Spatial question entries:
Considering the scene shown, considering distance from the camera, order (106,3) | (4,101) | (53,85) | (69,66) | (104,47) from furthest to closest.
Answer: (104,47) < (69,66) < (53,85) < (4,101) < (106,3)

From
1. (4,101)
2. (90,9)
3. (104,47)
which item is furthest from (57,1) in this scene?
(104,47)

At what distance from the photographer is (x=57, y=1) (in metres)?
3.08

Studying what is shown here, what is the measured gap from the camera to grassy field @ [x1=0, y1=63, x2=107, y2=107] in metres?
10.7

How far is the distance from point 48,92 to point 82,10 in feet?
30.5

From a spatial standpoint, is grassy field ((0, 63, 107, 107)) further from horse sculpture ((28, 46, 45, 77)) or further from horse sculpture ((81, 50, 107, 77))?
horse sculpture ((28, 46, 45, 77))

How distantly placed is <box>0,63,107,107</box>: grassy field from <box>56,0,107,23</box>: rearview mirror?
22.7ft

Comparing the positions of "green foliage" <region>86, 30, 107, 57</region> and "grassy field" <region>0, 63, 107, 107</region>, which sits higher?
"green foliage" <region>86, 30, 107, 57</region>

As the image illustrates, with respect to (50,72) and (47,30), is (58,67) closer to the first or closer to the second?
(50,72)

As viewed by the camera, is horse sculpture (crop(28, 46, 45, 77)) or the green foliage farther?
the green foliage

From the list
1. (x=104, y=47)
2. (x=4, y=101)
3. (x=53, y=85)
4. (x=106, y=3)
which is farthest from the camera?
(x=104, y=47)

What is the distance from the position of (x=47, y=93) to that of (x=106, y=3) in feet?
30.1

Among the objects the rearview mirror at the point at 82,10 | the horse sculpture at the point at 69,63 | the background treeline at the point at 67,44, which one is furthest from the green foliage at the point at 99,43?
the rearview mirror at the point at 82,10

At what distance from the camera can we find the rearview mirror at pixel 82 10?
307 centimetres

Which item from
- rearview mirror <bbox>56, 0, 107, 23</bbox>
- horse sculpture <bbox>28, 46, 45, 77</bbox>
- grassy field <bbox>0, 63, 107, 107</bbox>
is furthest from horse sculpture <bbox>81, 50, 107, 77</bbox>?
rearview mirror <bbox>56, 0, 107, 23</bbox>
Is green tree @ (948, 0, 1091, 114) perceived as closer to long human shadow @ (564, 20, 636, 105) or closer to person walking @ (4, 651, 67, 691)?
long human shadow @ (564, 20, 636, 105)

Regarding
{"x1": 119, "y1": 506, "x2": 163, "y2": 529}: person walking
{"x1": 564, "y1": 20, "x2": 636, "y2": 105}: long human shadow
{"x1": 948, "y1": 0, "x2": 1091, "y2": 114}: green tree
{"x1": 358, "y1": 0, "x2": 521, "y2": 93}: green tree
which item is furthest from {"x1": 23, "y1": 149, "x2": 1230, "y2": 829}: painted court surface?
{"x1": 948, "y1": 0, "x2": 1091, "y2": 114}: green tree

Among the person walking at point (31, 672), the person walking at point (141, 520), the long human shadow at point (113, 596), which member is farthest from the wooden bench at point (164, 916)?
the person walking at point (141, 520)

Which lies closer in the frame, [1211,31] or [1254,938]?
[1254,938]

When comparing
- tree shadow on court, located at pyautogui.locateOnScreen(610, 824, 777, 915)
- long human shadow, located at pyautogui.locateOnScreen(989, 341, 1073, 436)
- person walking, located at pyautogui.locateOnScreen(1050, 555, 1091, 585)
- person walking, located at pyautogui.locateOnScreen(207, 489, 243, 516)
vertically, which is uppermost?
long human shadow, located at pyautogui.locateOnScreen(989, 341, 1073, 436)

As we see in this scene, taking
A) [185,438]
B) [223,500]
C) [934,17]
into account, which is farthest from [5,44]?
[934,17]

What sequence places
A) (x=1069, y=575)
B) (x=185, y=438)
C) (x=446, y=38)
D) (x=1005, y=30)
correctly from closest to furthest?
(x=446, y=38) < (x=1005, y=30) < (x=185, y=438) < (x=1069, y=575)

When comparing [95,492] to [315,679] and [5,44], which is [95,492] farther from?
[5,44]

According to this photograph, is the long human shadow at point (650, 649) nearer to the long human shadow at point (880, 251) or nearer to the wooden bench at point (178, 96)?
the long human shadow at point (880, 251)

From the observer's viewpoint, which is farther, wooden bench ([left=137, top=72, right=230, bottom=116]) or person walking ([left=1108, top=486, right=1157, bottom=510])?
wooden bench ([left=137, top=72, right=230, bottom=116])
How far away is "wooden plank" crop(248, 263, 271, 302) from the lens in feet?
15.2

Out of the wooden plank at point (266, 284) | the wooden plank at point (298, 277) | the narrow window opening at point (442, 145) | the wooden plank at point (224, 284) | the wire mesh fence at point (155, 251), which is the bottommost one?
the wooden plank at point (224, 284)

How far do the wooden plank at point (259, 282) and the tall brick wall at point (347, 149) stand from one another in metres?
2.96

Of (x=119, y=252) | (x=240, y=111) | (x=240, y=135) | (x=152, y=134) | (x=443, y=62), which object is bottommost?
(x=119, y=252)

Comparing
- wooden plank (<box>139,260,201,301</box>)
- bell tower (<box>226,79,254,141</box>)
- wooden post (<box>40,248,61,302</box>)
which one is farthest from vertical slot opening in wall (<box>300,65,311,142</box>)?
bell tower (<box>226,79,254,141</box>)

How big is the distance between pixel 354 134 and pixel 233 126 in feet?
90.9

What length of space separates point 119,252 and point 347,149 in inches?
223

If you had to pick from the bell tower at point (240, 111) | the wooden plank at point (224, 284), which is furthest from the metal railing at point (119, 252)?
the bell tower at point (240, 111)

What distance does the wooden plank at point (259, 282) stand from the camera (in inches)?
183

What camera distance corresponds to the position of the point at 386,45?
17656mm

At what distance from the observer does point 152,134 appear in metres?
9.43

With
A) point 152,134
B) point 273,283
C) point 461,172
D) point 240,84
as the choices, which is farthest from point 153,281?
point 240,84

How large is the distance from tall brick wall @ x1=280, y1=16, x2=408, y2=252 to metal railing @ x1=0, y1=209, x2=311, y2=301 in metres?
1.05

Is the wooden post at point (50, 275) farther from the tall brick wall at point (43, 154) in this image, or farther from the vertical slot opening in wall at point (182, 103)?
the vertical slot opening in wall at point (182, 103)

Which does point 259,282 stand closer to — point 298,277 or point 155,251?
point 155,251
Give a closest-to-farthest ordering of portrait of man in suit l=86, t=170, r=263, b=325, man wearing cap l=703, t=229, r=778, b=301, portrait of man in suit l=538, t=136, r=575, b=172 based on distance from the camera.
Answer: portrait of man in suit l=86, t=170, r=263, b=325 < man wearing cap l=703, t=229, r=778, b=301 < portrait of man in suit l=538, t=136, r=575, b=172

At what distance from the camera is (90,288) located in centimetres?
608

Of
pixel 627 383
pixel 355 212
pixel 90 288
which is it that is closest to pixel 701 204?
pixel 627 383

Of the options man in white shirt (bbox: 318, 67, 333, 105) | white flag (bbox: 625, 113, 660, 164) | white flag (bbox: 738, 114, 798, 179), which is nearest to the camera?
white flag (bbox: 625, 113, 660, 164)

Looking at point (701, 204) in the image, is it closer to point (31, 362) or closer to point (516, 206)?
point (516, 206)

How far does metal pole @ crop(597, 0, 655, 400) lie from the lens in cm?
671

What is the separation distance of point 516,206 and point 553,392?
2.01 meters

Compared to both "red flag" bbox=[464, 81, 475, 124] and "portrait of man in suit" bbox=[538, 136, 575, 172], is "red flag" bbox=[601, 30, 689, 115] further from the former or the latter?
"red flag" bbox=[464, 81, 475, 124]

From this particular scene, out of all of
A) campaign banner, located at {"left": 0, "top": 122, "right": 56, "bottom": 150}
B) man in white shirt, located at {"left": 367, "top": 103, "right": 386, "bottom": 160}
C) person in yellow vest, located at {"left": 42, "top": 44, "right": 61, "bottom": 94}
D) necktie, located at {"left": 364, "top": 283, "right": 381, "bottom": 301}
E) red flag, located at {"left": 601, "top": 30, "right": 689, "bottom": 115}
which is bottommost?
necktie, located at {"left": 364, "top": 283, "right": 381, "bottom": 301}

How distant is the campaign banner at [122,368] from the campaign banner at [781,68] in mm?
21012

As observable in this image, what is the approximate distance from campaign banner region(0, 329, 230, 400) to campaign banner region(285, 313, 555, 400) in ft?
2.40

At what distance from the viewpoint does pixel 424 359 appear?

Prompt:
Copy out the records unchanged, starting at the line containing "As the image" and ending at the line containing "307 centimetres", with both of those lines included.

Final answer:
As the image illustrates, with respect to (50,72) and (47,30), is (58,67) closer to the first or closer to the second?
(50,72)

As viewed by the camera, is horse sculpture (crop(28, 46, 45, 77)) or the green foliage farther?
the green foliage

From the list
1. (x=104, y=47)
2. (x=4, y=101)
3. (x=53, y=85)
4. (x=106, y=3)
which is farthest from the camera?
(x=104, y=47)

What is the distance from the position of (x=47, y=93) to that of (x=106, y=3) in feet?
30.1

Among the objects the rearview mirror at the point at 82,10 | the horse sculpture at the point at 69,63 | the background treeline at the point at 67,44, which one is furthest from the green foliage at the point at 99,43?
the rearview mirror at the point at 82,10

At what distance from the camera can we find the rearview mirror at pixel 82 10?
307 centimetres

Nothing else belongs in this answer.